- _Text shown_:

= = = =

Revolutionary socialist governments espousing Marxist concepts took power in a variety of countries in the 20th century, leading to the formation of such socialist states as the Soviet Union in 1922 and the People’s Republic of China in 1949.

Many labour unions and workers’ parties worldwide are influenced by Marxism, while various theoretical variants, such as Leninism, Stalinism, Trotskyism, and Maoism, were developed from them.

Marx is typically cited, with Émile Durkheim and Max Weber, as one of the three principal architects of modern social science.

WHY?

AND FOR WHAT?

And who the hell is Karl Marx, anyway, that we as free people in the United States of America would want in any way to adopt any of his ideas, unless of course we hate being free and hate civilization and want to live in a dream world conjured up by Marx and Engels where everyone should contribute what they can, and everyone should get what they need, which is the exact conundrum we American children who were being taught to think for ourselves, unlike the bovine-like Germans who blindly followed the rug-chewing madman Adolph Hitler, and to question, as opposed to meekly accepting, and to watch politicians like a hawk, were presented with to work our way through, to see if any rational or logical sense could be made of it, at all.

If everyone should contribute what they can, what of those who either have nothing to contribute, or refuse to contribute?

What is to be done with them in Marxist society?

And if everyone should get what they need, where is that to come from?

And how?

And what about those who feel they need everything under the sun that there can possibly be?

Who is to provide them with all of that?

And where will they get it from?

A wish?

A hope?

A dream?

As to Marxism, above here, we have University of Massachusetts Amherst economics professor Richard Wolff, author of “Understanding Marxism,” telling PolitiFact that if people declare themselves Marxists, they are in effect Marxists, but “there really is no standard” of what Marxism is, so there’s no way to verify anything, which is perhaps true with respect to the ideology, given that Marxism is a method of socioeconomic analysis that originates in the works of 19th century German philosophers Karl Marx and Friedrich Engels.

Given that a method is merely a particular form of procedure for accomplishing or approaching something, especially a systematic or established one, we can clearly see that to begin with, there is nothing absolute at all with respect to their method of socioeconomic analysis, which dates from the early 1800s in Europe and later, England, where Marx moved after being exiled from France for his radical views.

To simplify this, because a lot of Marxism is simply hoo-doo and gobbledegook from someone who never held a real job in his life, and never produced anything but radical ideas, and got what he needed from his friend Engels, in a nutshell, Marx’s theories about society, economics and politics – collectively known as Marxism – hold that human societies progress through class struggle: a conflict between an ownership class that controls production and a dispossessed labouring class that provides the labour for production.

Now, notice the presence in there of the word “theories,” where a theory is a supposition or a system of ideas intended to explain something, especially one based on general principles independent of the thing to be explained.

As free American children, we were tasked with considering this essential question with respect to Marxist thought, to wit: does any society on the face of the earth conform with theories about society?

Does a theory of society in Europe in the 1800s put forth by a radical thinker govern the structure of society in the United States of America subsequent to 1776 and the Declaration of Independence?

Do the views and beliefs of the thinker affect the theories put forth by the thinker?

= = = =

- _Dataset records_:
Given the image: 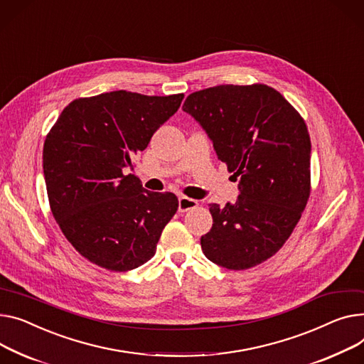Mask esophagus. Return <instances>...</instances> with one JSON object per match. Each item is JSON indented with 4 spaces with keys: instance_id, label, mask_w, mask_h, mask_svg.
<instances>
[{
    "instance_id": "1",
    "label": "esophagus",
    "mask_w": 364,
    "mask_h": 364,
    "mask_svg": "<svg viewBox=\"0 0 364 364\" xmlns=\"http://www.w3.org/2000/svg\"><path fill=\"white\" fill-rule=\"evenodd\" d=\"M198 200L195 199H190V198H186V196H181L178 198V212H187V210H191L198 208Z\"/></svg>"
}]
</instances>
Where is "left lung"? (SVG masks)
I'll return each instance as SVG.
<instances>
[{
    "mask_svg": "<svg viewBox=\"0 0 364 364\" xmlns=\"http://www.w3.org/2000/svg\"><path fill=\"white\" fill-rule=\"evenodd\" d=\"M183 111L208 133L238 180L235 203H212L205 256L243 271L274 256L291 235L310 196V136L304 119L266 85H220L187 96Z\"/></svg>",
    "mask_w": 364,
    "mask_h": 364,
    "instance_id": "8db88e82",
    "label": "left lung"
}]
</instances>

= = = =

- _Stated goal_:
Reproduce everything from "As free American" down to "Declaration of Independence?" in the Marxism text above, word for word.

- _Output for this task_:
As free American children, we were tasked with considering this essential question with respect to Marxist thought, to wit: does any society on the face of the earth conform with theories about society?

Does a theory of society in Europe in the 1800s put forth by a radical thinker govern the structure of society in the United States of America subsequent to 1776 and the Declaration of Independence?